Father Divine's network of "Peace Mission" centers held interracial services at a time when nearly all American congregations were segregated. Divine also used whites as secret emissaries to circumvent restrictive housing covenants and acquire homes, hotels, and beachfronts for his interracial following in northern white neighborhoods, including more than two thousand acres of choice property far from the city slums. The Peace Mission gained fame as well for launching thriving cooperative businesses. And in January 1936 Divine held a "Righteous Government Convention" that called for the abolition of segregation, lynching, and capital punishment, and urged an expanded government commitment to end unemployment, poverty, and hunger.
After 1940 the Peace Mission sharply declined in numbers and influence as the return of prosperity lessened its philanthropic appeal, and it evolved from a mass movement to a formal sect featuring half a dozen incorporated churches. In 1942 Divine left Harlem for Philadelphia, and four years later he announced a "spiritual" marriage to a twenty-one-yearold white disciple, thereafter known as Mother Divine. When Father Divine died in September 1965 after a long illness, disciples were stunned and saddened but not to the point of mass desertion. He had been largely out of public view for several years, during which time Mother Divine had prepared followers for the day when "Father will not be with us personally."

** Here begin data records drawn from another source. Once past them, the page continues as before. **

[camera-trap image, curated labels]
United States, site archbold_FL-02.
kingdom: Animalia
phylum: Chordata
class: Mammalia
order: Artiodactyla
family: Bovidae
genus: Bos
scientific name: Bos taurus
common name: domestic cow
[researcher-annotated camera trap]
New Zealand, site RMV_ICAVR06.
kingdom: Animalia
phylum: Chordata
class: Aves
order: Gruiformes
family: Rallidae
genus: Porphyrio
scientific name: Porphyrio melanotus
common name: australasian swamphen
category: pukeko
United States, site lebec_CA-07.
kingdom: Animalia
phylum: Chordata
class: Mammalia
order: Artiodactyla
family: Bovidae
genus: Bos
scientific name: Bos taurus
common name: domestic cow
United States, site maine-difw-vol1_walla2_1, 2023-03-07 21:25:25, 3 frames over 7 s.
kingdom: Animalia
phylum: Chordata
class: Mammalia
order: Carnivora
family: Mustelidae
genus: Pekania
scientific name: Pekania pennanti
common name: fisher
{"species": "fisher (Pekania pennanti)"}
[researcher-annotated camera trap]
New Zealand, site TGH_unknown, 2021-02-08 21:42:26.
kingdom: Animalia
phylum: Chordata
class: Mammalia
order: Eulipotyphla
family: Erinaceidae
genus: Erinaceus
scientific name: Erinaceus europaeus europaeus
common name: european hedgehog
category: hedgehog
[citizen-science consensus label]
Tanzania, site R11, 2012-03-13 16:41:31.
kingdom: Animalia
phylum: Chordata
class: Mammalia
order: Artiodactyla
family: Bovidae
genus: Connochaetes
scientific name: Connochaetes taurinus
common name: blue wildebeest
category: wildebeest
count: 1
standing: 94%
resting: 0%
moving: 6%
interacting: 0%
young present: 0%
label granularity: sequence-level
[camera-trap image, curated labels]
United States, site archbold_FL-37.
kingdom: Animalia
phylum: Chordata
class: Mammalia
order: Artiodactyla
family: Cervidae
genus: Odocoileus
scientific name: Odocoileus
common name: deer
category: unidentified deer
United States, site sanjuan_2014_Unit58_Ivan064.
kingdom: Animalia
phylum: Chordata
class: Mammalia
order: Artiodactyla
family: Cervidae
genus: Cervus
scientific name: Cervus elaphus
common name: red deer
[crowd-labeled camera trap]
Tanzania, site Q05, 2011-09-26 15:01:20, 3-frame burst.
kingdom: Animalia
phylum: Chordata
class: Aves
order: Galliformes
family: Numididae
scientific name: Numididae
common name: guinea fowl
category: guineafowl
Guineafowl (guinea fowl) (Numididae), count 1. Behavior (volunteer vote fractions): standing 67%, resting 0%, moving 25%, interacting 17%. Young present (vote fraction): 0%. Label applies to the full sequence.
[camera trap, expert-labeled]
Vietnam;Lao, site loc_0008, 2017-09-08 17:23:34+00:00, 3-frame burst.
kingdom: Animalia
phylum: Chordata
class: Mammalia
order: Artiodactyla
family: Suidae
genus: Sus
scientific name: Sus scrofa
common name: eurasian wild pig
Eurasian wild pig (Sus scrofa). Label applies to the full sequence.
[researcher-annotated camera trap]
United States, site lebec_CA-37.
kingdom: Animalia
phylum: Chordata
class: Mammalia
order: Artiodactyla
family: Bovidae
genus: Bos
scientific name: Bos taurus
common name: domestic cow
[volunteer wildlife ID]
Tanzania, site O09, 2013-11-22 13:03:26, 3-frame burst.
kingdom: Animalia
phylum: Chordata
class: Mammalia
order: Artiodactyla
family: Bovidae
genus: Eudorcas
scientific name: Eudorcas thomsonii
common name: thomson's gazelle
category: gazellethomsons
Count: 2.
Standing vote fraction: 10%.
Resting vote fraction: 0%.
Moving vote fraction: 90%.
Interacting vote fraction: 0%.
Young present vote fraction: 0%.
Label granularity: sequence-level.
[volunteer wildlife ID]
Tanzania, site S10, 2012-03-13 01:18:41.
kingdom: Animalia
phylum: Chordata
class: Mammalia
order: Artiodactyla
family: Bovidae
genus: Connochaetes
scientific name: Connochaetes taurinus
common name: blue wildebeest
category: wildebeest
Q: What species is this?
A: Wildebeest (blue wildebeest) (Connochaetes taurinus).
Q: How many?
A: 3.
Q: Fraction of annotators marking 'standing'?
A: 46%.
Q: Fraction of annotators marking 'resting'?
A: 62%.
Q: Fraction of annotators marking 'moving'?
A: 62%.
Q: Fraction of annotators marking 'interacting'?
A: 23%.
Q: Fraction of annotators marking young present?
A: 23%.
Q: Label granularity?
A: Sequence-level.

Since the late 1950s Mother Divine and her secretarial staff have administered the Peace Mission from a seventy-two-acre estate outside Philadelphia called Woodmont, which Father Divine proclaimed "the mount of the house of the Lord" on moving there in 1953. Disciples pay special homage to Woodmont's "Shrine to Life," a structure designed by Mother Divine; it surrounds a red marble crypt that holds the body of Father Divine. They believe that "Father" did not die, but rather cast off his mortal body to rule the universe through his spirit.
As the Peace Mission's membership has dwindled to perhaps a few hundred and as most of its properties have been sold off, it has accordingly reinterpreted its mission. During the 1930s the young, dynamic, and expanding movement boasted that it was fast converting the world, but today's members instead perceive themselves as a saving remnant, vigilant for the return in bodily form of their founding leader. Disciples have chosen to revere, rather than revive, Father Divine's earlier social activism; but within the Peace Mission's own centers Father Divine's vision of a chaste, integrated communal society endures.
Harris, Sara, with the assistance of Harriet Crittendon. Father Divine, enlarged ed. 1971.
Hoshor, John. God in a Rolls-Royce: The Rise of FatherDivine: Madman, Menace, or Messiah . . . 1936.
Parker, Robert Allerton. The Incredible Messiah: The Deification of Father Divine. 1937.
Watts, Jill. God, Harlem U.S.A.: The Father Divine Story. 1992.
Weisbrot, Robert. Father Divine and the Struggle for Racial Equality. 1983.